Google explains that it trained Imagen in particular on LAION-400-M, a database of 400 million images associated with written captions, found on the Web. One could also wonder how much this software is inspired by training images, notes the specialist in “computer vision” at the National Institute for Research in Digital Sciences and Technologies Jean Ponce, while finding the results “impressive”. Will this raise rights issues?
This software is already generating debate. “The big question is usage: what is it for? asks Mr. Ponce. Can Dall E or Imagen replace artists? The idea seems overdone. When asked, however, Open AI believes that “AI technologies like Dall E have the potential to become tools in all areas where images are used to communicate.”
Casey Newton wonders about a “creative revolution”. For Gül Varol, researcher in computer vision and machine learning at Ecole des ponts Paris Tech, these software could be seen “a bit like an automated version of Photoshop”, the leader in image editing. Will they really make it into the graphics? In any case, they could compete with graphic designers in certain areas and become a source of cheap and easy-to-produce images, for social networks, communication or advertising, for SMEs, individuals, etc.
Potential hazards
The other, deeper question is about potential dangers: “We share the concerns about possible misuse,” says Open AI. Access to Dall E 2 was therefore limited to a few thousand testers – or 1,000 more per week. Imagen is not public. Open AI has also implemented a “moderation policy” to “prohibit the generation of violent, pornographic or political images”: the company says it has removed “explicit” content from training data, it ” “filters” certain words in user queries and “prevents” creating “photorealistic” images, including of public figures. Dall E will therefore refuse to imagine “Donald Trump killing Joe Biden”…
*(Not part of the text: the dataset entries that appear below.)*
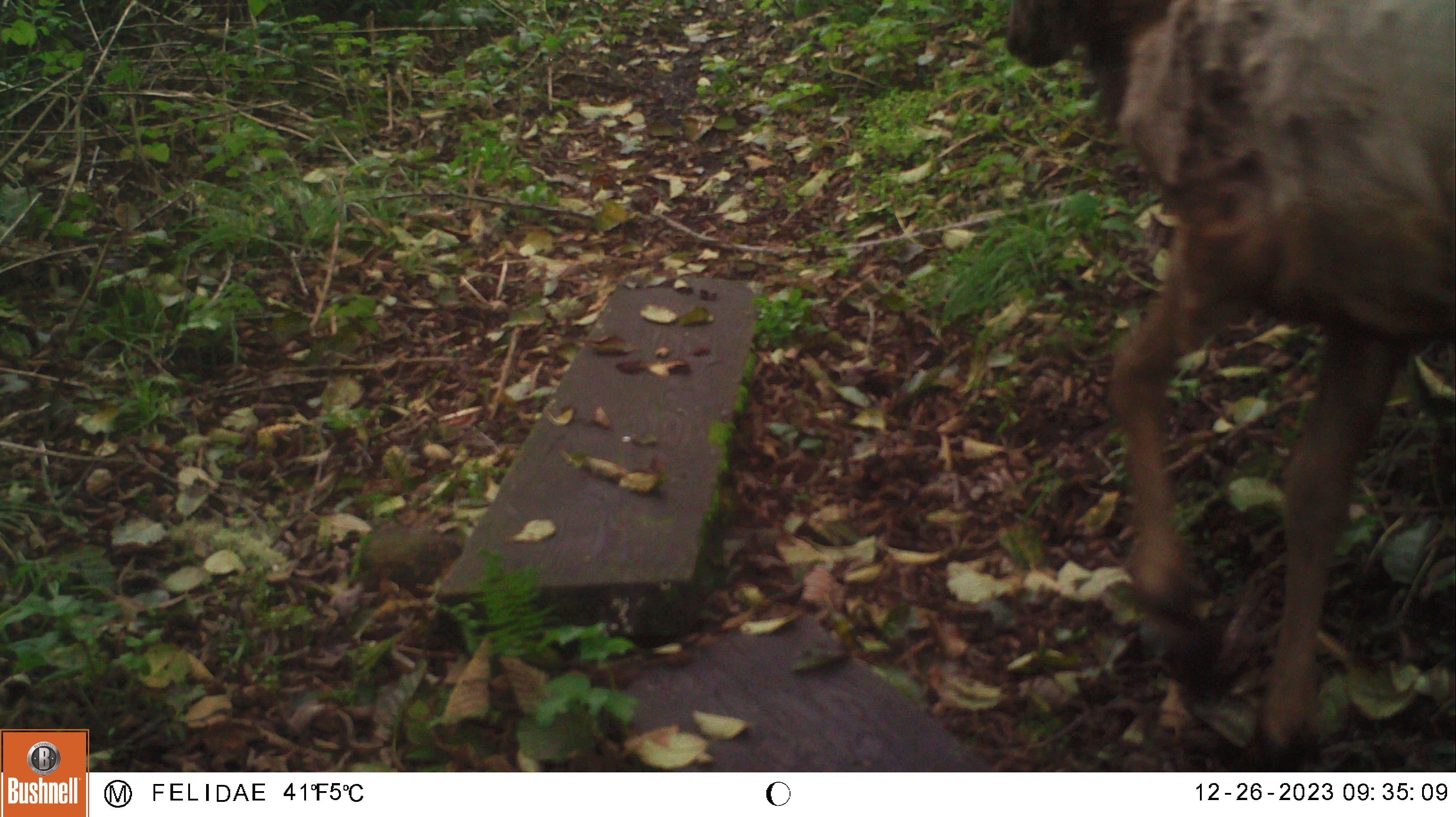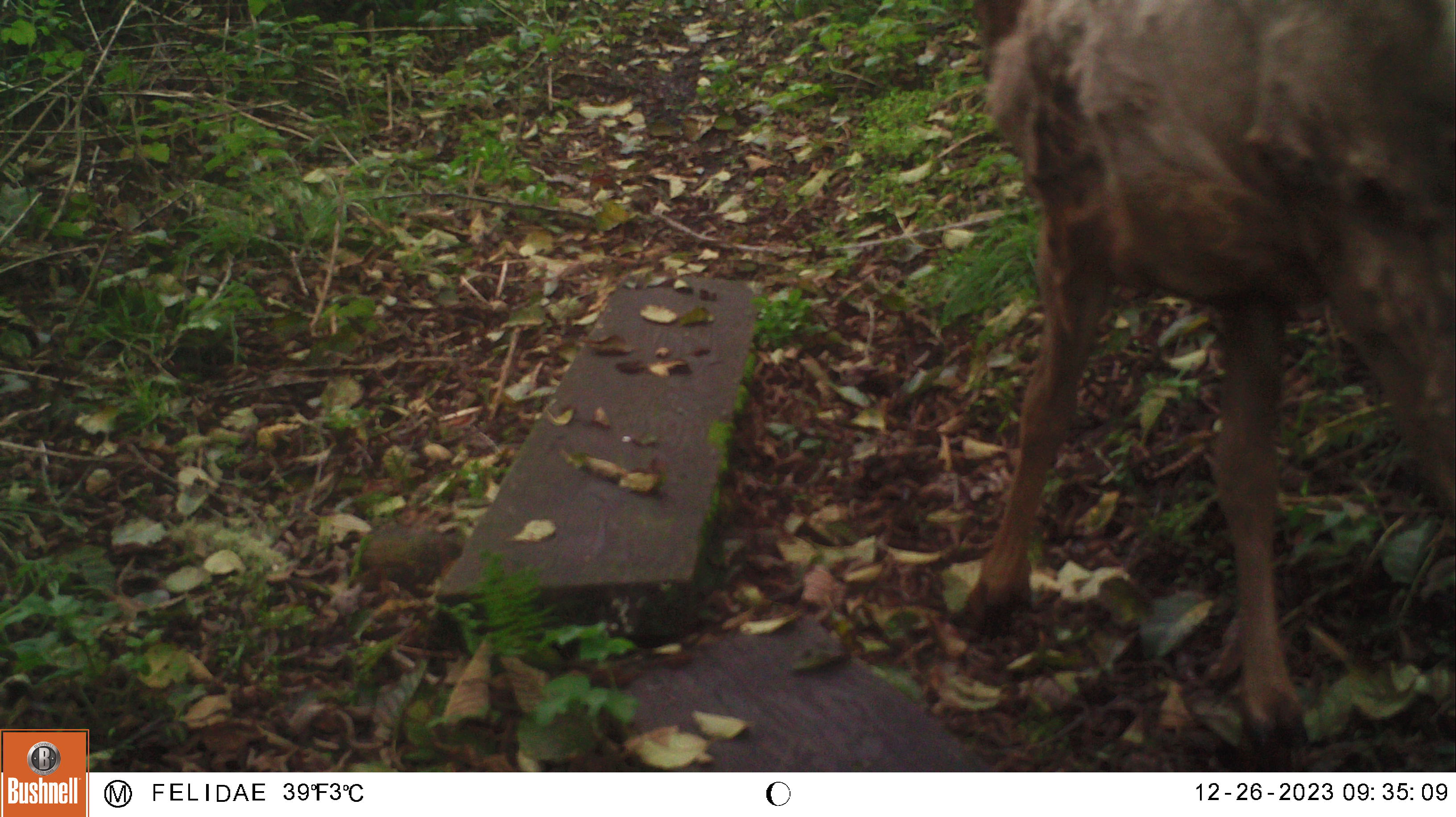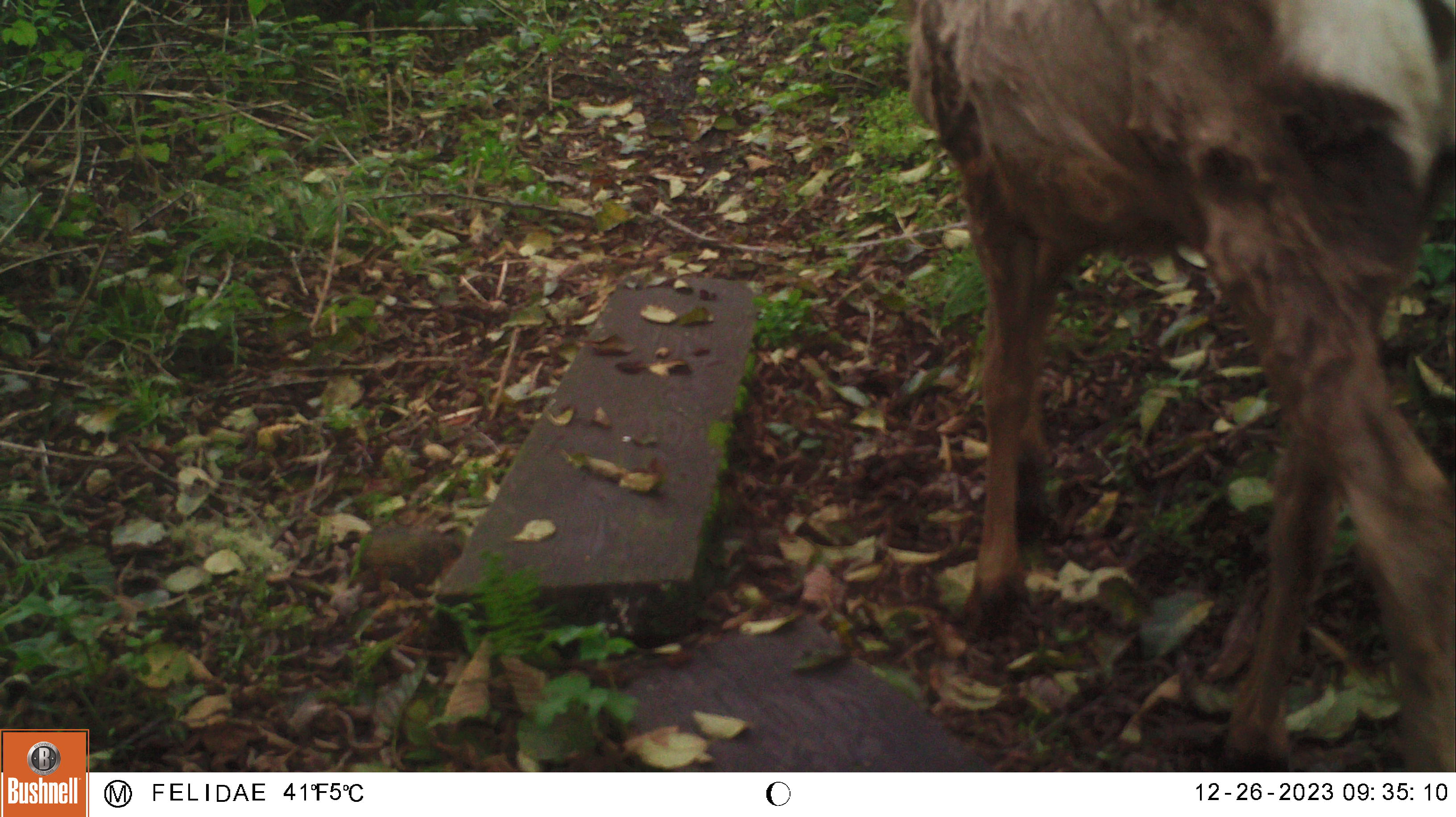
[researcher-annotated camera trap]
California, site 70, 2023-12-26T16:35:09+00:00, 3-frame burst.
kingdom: Animalia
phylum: Chordata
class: Mammalia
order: Artiodactyla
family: Cervidae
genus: Odocoileus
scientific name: Odocoileus hemionus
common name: mule deer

This precaution reflects another fear, about “misinformation”: “Generating images from text could greatly facilitate the creation of misleading images”, warns Mr. Nitzberg, imagining “fake” images of Ukrainians Nazis entering a village.
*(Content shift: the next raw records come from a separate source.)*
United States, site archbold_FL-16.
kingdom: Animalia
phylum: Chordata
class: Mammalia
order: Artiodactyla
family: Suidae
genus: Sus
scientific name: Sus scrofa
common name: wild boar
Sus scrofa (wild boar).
Finally, Google recognizes another “ethical challenge”, common to all machine learning models trained with “large amounts of data” from the web: “biases”, i.e. “social stereotypes” – racist, sexist… – contained in the images. So Imagen or Dall E will represent a “CEO” more like a white man, etc. “Mitigate bias is not easy,” admits Open AI, which wants to encourage “research” on the subject.
Despite these debates, the company “hopes, in the near future, to make Dall E 2 available via an interface so that developers can use it to create applications”.
Beyond that, the generation of images from text will inevitably be talked about, thinks Mr. Nitzberg: the researcher anticipates the creation of other software without safeguards and more realistic than Dall E Mini. He also imagines a logical but equally dizzying sequel: a version applied to videos. In the meantime, the LAION training database has already announced a new version at the end of May, increasing from 400 million to 5.85 billion images, fourteen times more.